Many other tribes shared their problems with fentanyl and how the lack of law enforcement and healthcare on reservations only continues to play into the crisis. The Chair of the American Indian Health Commission, Steve Kutz, responded by saying there is a need for a summit dedicated towards fentanyl, to which Governor Inslee agreed.
Another concern for many tribes is the Salmon crisis. Some tribes explained a severe decline in the salmon population in their area and an urge for government involvement and funding towards rehabilitation.
Senior Policy Advisor for Natural Resources for Washington, Ruth Musgrave, responded, “Although the Lorraine Loomis Act was not successful, this process is still ongoing, the two provisos were put into place. One was finding all the voluntary and regulatory programs agencies have for riparian restoration and protection.

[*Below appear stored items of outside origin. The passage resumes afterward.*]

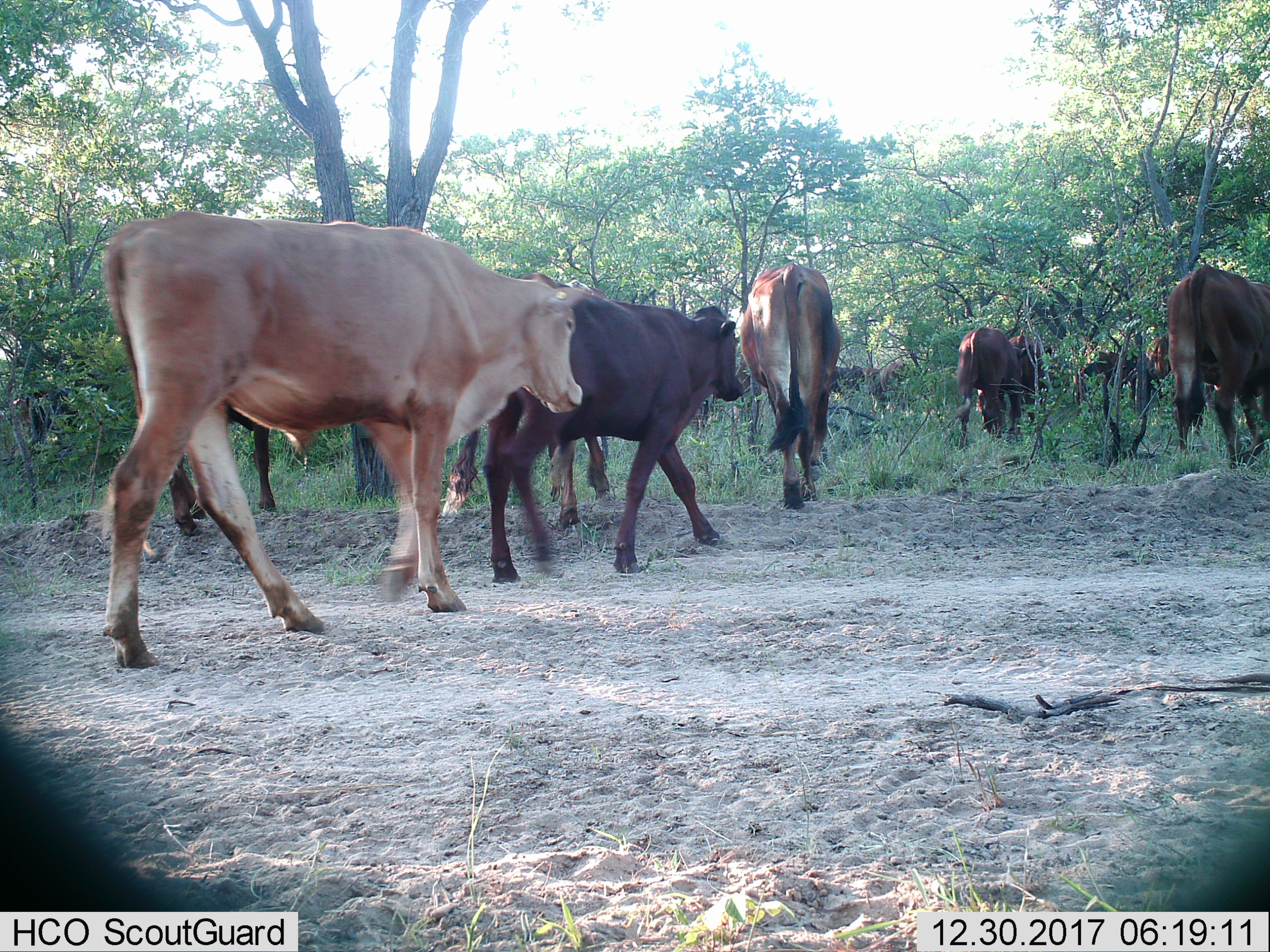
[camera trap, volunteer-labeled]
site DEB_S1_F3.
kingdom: Animalia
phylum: Chordata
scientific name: Vertebrata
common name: domestic animal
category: domesticanimal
Domesticanimal (domestic animal) (Vertebrata), count 8. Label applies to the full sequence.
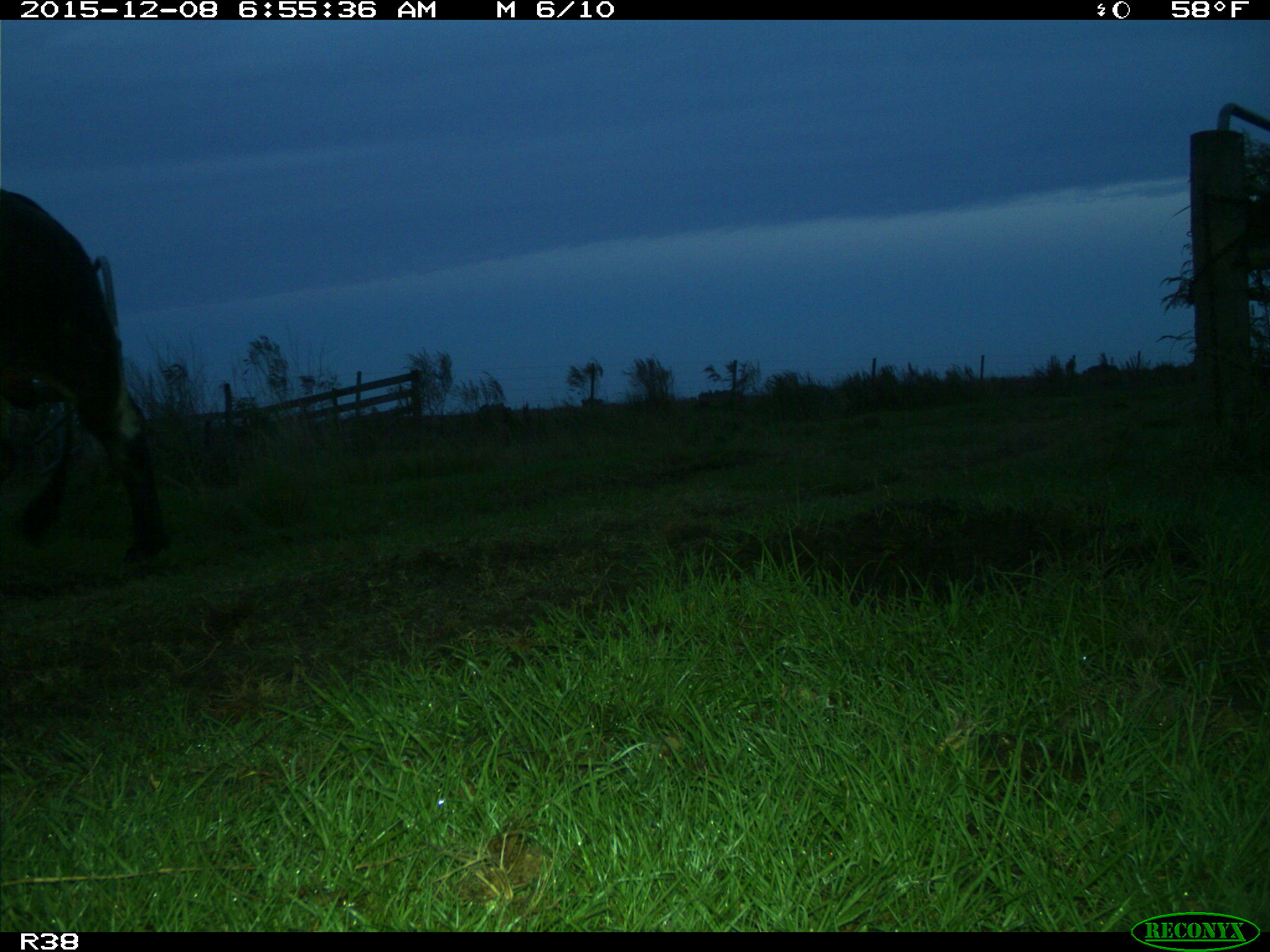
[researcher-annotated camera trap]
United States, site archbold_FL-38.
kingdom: Animalia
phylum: Chordata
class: Mammalia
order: Artiodactyla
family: Bovidae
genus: Bos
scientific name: Bos taurus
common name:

The other was to interview many of you [tribal leaders] and stakeholders about what would work for riparian restoration.”
She continued to speak on the 3.2 billion dollars that have been used towards salmon recovery, the Lower Snake River Dam initiative, erecting fish passage barriers, seeking tribal consultation, and the various ways departments continue to work together to try and institute change.
A historical moment occurred at the Accord as the Tulalip Tribes and the Department of Corrections held an additional signing ceremony for Senate Bill 5694, which Governor Inslee initially signed in March. The Bill recognizes tribes’ sovereign nations, equitable with any other state, state agency, county, or federal jurisdiction in decisions regarding the Department of Corrections. It also authorizes the Washington State Department of Corrections to negotiate agreements with Washington tribes to allow tribal court inmates to serve their felony sentences in an appropriate facility with access to Native rehabilitative services.
Throughout American history, our ancestors have struggled to protect our culture and way of life. With so many adversaries, the Accord continues to hold a place where tribal leaders get direct face time with Washington legislation, the state Governor, and government department leads. And though discussions can sometimes get heated, Governor Inslee stated, “Native Americans have a voice, and it is powerful.”
The state and tribes continue to work together, hold meaningful dialogue, and fight for our peoples’ voices and generations to come.